Now imagine that you are not a CEO, but a senior leader in the United States armed forces. Faced with a comparable situation—instead of a statewide manager, our hotshot is now an infantry company commander achieving remarkable success in Afghanistan—your options are far more limited. In fact, you are prohibited by both policy and regulation from exercising anything near the flexibility available to your private sector counterpart. This is the case despite the fact that your firm’s wages are uncompetitive compared to what top performers could earn elsewhere, and that you demand sacrifices of your leaders and especially of their families far in excess. Most importantly of all, your hands are tied despite the fact your charge is not just to produce the best profit for your shareholders, but to win a war for your country.

Of course, many remarkable officers remain with the military despite the challenges they face, and this is evidence of their patriotism, sense of duty and capacity for sacrifice. Right now there is no current flood of junior or mid-level officers looking to depart the service, as was the case during the dot-com boom. Yet it is nonetheless a fact that top performers are particularly likely to consider, and often exercise, their option to resign long before their usefulness to the service has expired.

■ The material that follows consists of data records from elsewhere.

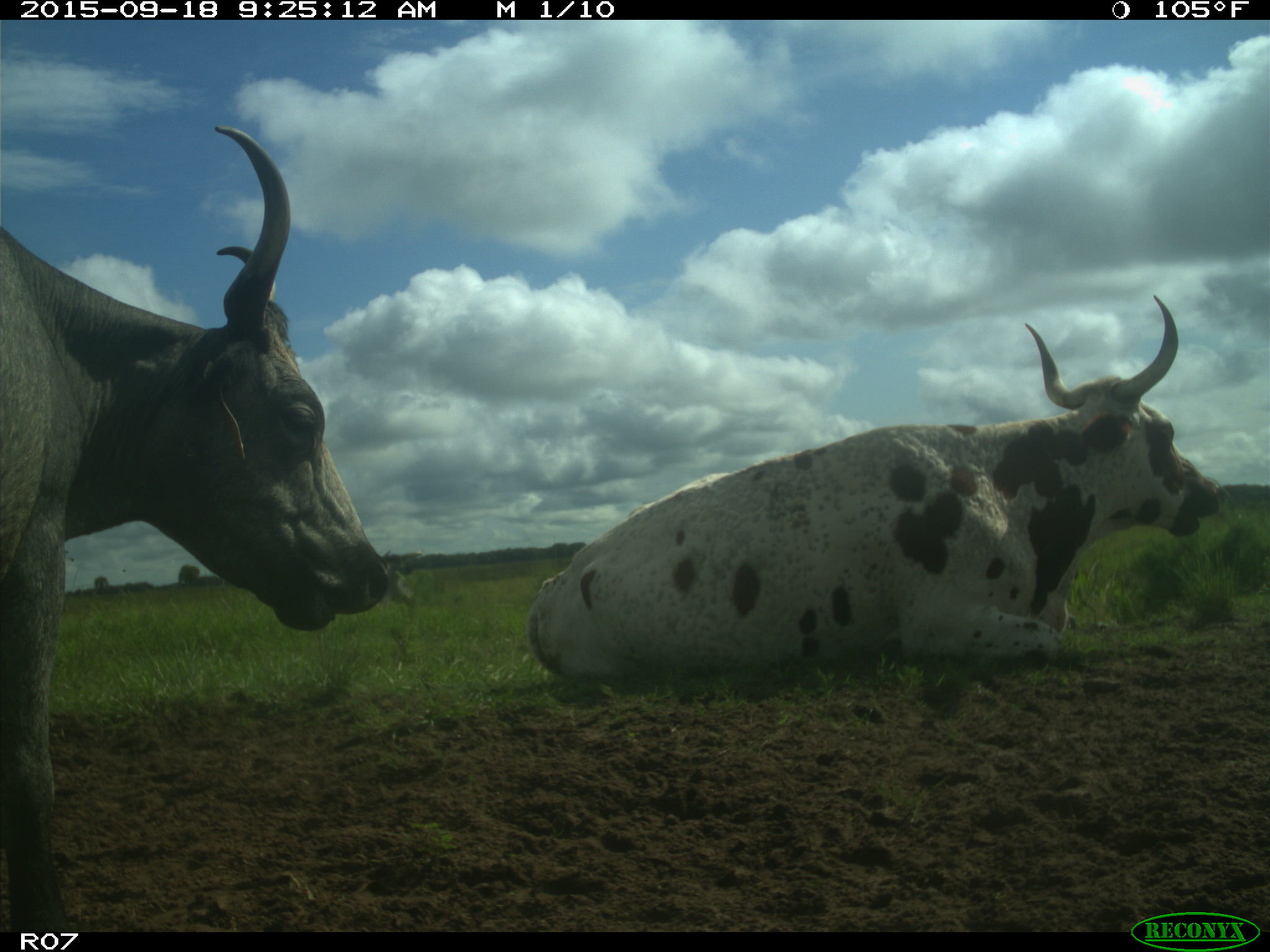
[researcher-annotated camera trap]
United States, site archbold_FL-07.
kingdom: Animalia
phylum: Chordata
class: Mammalia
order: Artiodactyla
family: Bovidae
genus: Bos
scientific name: Bos taurus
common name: domestic cow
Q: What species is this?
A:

Among the reasons for this fact is a promotion system explicitly designed to emphasize fairness and impartiality at the expense of other conceivable goals—rapid reward for top performers, for example. The current system evolved as a corrective to what was widely perceived as a poisonous “good old boys” environment, which prevailed through much of the last century across all of the services. In those days, connections and networking were not everything, but they were far more important than they are today. To know a general or an admiral, and be in his entourage as his career advanced, could trump other factors in that era, occasionally including the important consideration of job performance.

The current system corrects that, and there is much to be said for fairness. We do a good job in the military of, over time, ensuring that the bottom performers do not prevail over average or above-average performers. But perhaps the most glaring flaw of the present system is that we do a poor job of efficiently differentiating between average and above-average performers.